3番目の例においては、ユーザが有料道路の使用を避けたいと望み、リンク130、132および134は全て有料道路であると仮定する。コストモデルは二つの表現のレベルで設定される。経路QTに沿った移動のコストは[2,0]である。経路QRSTに沿った移動のコストは[1,4]である。経路QPRSTに沿った移動のコストは[4,6]に等しい。この場合、全ての経路には有料道路上の移動が含まれるため、有料道路の使用を最小限に抑えることが目標となる。この目標は三つのコストの全てを比較することで達成される。上述のように、三つのコストを比較するためには、まず始めに最も高次のωのべき乗もしくは配列内で最大の指数(index)を有する要素に注目する。本事例において、経路QRSTのコストの表現の第2レベルが1であるため、この経路のコストが最小である。経路QTについてのコストの表現の第2レベルの大きさは2であり、経路QPRSTについてのコストの表現の第2レベルの大きさは4である。
複数のコストレベルを使用することにより2次的な最小化を実行できる。例えば、一つのリンクが実際には他の多くのリンクの集合を表すことにより図を簡略化できる場合がある。この集合リンクを作成する場合、コストの合計を表現の第2レベルとして記憶できる。表現の第1レベルは集合における多数のリンクの合計を保持するのに使用される。従って、コストが2である二つのリンクを足し合わせた場合、この集合の合計結果は4ω+2即ち[4,2]となる。4ωは二つのコストの合計を表す。+2は足し合わせたリンクの個数を表す。このタイプのコストモデルを使用すると、経路発見システムは、計算された経路におけるリンクの総数を最小にすることにより、同一コストを有する複数の経路間のコストを最小化することができる。他の方法では、リンクの個数を実際のコストよりも上位の表現のレベルに置くことで、コストを最小化する前にリンクの個数を最小化できる。

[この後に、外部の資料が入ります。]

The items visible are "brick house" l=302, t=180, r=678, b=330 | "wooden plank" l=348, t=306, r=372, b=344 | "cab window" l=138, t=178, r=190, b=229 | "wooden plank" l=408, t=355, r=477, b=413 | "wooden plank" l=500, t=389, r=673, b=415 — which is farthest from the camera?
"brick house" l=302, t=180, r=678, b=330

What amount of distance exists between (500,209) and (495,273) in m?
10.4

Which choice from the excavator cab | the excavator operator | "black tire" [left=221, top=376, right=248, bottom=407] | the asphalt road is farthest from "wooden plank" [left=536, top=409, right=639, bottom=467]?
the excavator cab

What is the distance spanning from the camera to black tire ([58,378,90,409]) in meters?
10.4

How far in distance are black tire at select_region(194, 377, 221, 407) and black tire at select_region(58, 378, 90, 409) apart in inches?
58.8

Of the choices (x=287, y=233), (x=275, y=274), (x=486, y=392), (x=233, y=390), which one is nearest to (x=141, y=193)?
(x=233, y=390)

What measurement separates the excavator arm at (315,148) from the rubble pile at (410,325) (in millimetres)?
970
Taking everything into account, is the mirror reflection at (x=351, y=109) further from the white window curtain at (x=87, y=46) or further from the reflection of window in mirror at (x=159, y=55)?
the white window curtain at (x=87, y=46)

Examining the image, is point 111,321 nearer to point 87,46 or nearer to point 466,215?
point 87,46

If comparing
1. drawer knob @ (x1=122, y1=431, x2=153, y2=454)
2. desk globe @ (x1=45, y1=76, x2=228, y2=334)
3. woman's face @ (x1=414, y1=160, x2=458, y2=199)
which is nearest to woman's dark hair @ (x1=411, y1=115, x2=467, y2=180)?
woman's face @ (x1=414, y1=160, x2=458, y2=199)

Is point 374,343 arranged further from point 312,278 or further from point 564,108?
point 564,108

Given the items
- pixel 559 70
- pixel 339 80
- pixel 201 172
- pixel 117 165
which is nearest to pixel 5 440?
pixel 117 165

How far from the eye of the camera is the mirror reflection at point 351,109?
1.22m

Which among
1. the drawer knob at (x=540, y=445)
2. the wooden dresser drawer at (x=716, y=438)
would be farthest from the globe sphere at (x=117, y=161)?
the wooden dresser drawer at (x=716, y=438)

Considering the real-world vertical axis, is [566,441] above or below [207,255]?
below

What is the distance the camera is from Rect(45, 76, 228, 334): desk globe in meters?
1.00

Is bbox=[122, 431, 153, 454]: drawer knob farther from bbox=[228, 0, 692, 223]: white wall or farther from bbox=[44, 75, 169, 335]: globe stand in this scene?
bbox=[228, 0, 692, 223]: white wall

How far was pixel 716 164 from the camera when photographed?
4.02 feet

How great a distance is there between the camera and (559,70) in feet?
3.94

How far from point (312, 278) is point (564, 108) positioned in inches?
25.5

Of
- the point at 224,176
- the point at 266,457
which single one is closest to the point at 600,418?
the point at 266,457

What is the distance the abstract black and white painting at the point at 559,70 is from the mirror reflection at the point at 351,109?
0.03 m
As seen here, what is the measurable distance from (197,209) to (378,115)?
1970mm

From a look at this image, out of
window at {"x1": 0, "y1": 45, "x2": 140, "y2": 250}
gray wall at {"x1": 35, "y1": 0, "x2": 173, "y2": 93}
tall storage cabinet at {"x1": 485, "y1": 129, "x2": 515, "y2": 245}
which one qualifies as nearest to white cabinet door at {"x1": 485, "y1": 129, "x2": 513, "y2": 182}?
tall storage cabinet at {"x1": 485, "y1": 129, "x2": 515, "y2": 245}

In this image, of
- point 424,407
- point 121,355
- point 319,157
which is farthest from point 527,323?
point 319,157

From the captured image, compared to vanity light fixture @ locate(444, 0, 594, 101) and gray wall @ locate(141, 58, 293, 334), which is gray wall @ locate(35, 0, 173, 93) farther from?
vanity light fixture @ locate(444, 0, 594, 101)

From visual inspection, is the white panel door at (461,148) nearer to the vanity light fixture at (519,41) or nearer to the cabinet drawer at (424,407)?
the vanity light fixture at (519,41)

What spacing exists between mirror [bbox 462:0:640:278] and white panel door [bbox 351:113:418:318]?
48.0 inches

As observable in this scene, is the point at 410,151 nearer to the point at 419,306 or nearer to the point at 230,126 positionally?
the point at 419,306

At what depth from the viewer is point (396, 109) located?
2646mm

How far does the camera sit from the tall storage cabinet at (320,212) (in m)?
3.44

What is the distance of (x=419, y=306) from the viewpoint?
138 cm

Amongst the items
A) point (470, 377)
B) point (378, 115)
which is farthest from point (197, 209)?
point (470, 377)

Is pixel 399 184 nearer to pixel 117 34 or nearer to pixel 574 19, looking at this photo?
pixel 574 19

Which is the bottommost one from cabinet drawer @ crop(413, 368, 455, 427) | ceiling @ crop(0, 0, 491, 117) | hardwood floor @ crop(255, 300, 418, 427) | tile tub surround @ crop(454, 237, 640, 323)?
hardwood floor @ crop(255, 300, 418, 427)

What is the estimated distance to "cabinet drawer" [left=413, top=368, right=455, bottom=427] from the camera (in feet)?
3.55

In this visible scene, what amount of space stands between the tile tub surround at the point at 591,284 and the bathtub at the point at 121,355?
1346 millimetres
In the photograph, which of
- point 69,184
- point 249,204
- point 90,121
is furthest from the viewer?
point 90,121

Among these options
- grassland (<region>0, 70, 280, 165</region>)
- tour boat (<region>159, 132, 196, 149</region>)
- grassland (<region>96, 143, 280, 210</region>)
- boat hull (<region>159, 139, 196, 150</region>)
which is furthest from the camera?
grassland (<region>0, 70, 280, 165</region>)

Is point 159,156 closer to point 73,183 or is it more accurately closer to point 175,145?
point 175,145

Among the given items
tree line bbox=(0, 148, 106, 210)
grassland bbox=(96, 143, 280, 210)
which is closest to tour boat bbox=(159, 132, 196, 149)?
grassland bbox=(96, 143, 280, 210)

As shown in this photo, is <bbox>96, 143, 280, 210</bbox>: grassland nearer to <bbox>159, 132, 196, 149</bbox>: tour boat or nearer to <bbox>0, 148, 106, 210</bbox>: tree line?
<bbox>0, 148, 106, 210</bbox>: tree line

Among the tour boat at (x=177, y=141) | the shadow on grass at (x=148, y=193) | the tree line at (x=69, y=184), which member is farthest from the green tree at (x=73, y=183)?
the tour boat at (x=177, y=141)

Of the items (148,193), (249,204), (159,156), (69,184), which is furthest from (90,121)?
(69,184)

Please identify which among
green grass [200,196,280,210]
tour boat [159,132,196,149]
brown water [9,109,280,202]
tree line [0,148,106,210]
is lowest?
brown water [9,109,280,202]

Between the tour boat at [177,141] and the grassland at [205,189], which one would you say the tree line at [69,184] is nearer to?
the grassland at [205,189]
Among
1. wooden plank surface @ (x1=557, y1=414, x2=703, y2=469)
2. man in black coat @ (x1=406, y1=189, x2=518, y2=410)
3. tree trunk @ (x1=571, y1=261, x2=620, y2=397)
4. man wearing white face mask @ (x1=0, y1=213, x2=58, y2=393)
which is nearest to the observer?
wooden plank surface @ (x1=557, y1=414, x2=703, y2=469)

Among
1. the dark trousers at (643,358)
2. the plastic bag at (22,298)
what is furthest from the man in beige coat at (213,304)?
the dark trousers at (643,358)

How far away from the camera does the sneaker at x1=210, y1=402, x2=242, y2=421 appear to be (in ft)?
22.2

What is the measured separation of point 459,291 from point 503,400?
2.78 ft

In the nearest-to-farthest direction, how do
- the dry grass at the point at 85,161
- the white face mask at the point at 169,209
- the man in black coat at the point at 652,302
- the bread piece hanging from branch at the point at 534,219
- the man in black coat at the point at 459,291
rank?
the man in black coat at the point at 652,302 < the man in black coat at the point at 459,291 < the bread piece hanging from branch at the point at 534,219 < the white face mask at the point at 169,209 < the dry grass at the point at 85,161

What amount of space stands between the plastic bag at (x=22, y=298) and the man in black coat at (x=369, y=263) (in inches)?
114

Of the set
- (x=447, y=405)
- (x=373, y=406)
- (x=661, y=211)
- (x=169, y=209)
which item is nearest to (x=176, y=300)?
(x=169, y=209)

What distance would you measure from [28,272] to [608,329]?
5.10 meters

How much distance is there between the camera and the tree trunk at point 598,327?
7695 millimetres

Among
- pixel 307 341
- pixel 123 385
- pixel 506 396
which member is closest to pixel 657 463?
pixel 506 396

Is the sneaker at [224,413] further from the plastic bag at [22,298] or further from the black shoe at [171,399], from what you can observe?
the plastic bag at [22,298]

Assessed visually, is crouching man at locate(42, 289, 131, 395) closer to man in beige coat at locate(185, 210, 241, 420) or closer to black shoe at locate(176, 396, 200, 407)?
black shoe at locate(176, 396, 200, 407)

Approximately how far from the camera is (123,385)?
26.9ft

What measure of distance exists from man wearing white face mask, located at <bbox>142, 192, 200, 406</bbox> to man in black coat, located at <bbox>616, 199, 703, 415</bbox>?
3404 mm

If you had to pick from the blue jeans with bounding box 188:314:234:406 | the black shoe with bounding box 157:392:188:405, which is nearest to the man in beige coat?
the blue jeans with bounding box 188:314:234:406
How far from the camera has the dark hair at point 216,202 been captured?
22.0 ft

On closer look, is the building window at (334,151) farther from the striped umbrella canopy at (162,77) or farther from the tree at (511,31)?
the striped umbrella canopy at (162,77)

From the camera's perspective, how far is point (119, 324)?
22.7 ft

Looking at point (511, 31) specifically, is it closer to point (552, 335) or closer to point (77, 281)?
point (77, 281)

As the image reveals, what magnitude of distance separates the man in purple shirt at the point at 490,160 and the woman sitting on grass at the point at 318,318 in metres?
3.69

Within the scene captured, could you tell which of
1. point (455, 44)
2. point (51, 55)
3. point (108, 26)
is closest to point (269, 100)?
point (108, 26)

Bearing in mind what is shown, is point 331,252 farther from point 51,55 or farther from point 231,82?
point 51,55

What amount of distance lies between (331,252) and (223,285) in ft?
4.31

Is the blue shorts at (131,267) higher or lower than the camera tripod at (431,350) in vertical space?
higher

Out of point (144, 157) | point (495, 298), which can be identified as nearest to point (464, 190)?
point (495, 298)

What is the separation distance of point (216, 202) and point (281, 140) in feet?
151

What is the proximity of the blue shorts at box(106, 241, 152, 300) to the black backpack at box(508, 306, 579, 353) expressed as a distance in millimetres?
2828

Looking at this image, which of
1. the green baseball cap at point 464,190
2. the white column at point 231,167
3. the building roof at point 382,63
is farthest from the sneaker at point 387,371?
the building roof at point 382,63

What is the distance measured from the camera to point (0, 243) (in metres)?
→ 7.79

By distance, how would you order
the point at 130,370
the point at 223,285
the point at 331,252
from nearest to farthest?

他の方法には、コストのノルム(norm)を使用することが含まれる。コストの値がA=anω+an−1ωn−1+...+aω+a0である場合、ノルムはan+an−1+...+a+a0と定義される。あるリンクのコストのノルムがこのリンクの運転時間(または他のタイプのコスト)の見積もりを提供するようにコストを設定できる。しかし、それ自身の大きさは必ずしも運転時間と同じである必要はない。その結果、コストを最小化するために他の要因を使用することが可能となる。例えば、任意の地理的領域がいずれも運転時間が10である二つの高速道路リンクを有すると仮定する。片方の高速道路は景色が不快で、多くのくぼみがあり、もう一方の高速道路は滑らかな道路であり、美しい景色が見える。経路発見システムが良い方の高速道路の使用を促すことが望まれるだろう。両方のコストを[10,0]と表すのではなく、良い方の高速道路を2ω+8もしくは[2,8]として表し、不快な高速道路を7ω+3もしくは[7,3]と表す。
【0015】
図4は、複数のコストレベルを使用する経路発見の手順を記載するフローチャートを示す。ステップ150には、コストレベルが異なる要素を識別することが含まれる。これには一つ以上の、回避するべき要素(例えばリンクまたはノード等)の集合を特定することが含まれる。一実施例においては、経路発見システムのユーザは一つのコストレベルのみを含む標準の地図データベースを使用する。ユーザは起動時に、経路発見に先立って、どの要素が回避されるべきかを問われる。この問い合わせは自由に変更できユーザが任意の回避要素を選択できたり、特定のカテゴリの要素を回避するかどうかがユーザに問われるようにすることができる。カテゴリはネットワークデータベース固有の予め定義されたのカテゴリ(例えば、有料道路、幹線道路、住宅道路)もしくはユーザが定義した道路である。或いは、経路発見手順が回避するカテゴリを自動的に選択する。例えば、経路発見システムは、常に有料道路を回避するシステムとして販売されるであろう。或いは、異なるコストレベルを含むように地図データベースを作成し、これによって回避する要素を前もって選択するようにもできる。ステップ150には、一つのカテゴリの要素、または多くのカテゴリの要素を識別することを含むことができる。
【0016】
他の実施例には、好ましいリンクのカテゴリを選別することが含まれる。即ち、解析を反転できる。表現の第2レベルを有するコストの方が表現の第1レベルを有するコストよりも少ないとみなされるであろう。或いは、全ての好まくないコストは表現の第2レベルを含み、好ましいコストは表現の第1レベルのみを含むであろう。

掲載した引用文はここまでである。